Color Temperature FAQ
The color temperature of a light source is the temperature of an ideal black-body radiator that radiates light of comparable color to that of the light source. Color temperature is a characteristic of visible light that has important applications in lighting, photography, videography, publishing, manufacturing, astrophysics, horticulture, and other fields. In practice, color temperature is meaningful only for light sources that do in fact correspond somewhat closely to the radiation of some black body, i.e., those on a line from reddish/orange via yellow and more or less white to blueish white; it does not make sense to speak of the color temperature of, e.g., a green or a purple light. Color temperature is conventionally expressed in kelvins, using the symbol K, a unit of measure for absolute temperature.

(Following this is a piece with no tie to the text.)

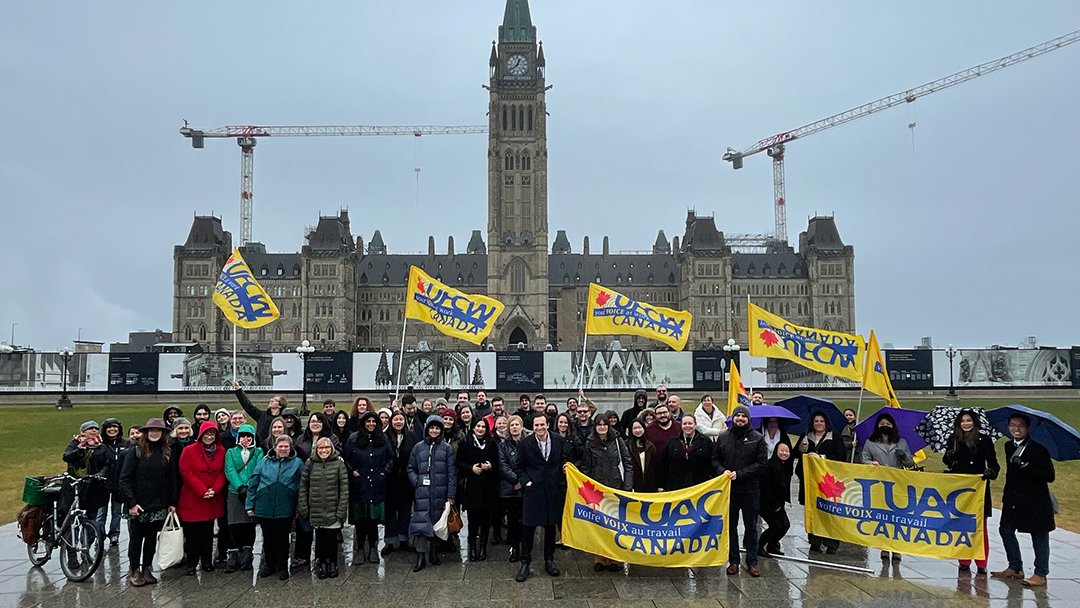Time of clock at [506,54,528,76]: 12:38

Color temperatures over 5000 K are called cool colors (bluish white), while lower color temperatures (2700–3000 K) are called warm colors (yellowish white through red).Warm in this context is an analogy to radiated heat flux of traditional incandescent lighting rather than temperature; the spectral peak of warm-coloured light is closer to infra-red and most natural warm-coloured light sources emit significant infra-red radiation. The fact that warm lighting in this sense actually has a cooler color temperature often leads to confusion.
CRI or Color Rendering Index
The CRI is the measure of the ability of a light source to reproduce colors of various objects compared to an ideal light source such as incandescent (only because it’s what our eyes are used to) or natural light. The scale is from 0-100, and those lights with a CRI closer to 100 have an ability to show truer colors across a wide spectrum. It’s important to consider for some applications, but definitely not for all. For example, it’s very important in a retail store to have lights with a high CRI, so that colors appear as they truly are. Whereas in a factory (CRIs often in the 70s or 80s), or with street lamps (CRIs in the 30s or 40s), color accuracy isn’t nearly as important as the overall amount of light produced; or lamp cost.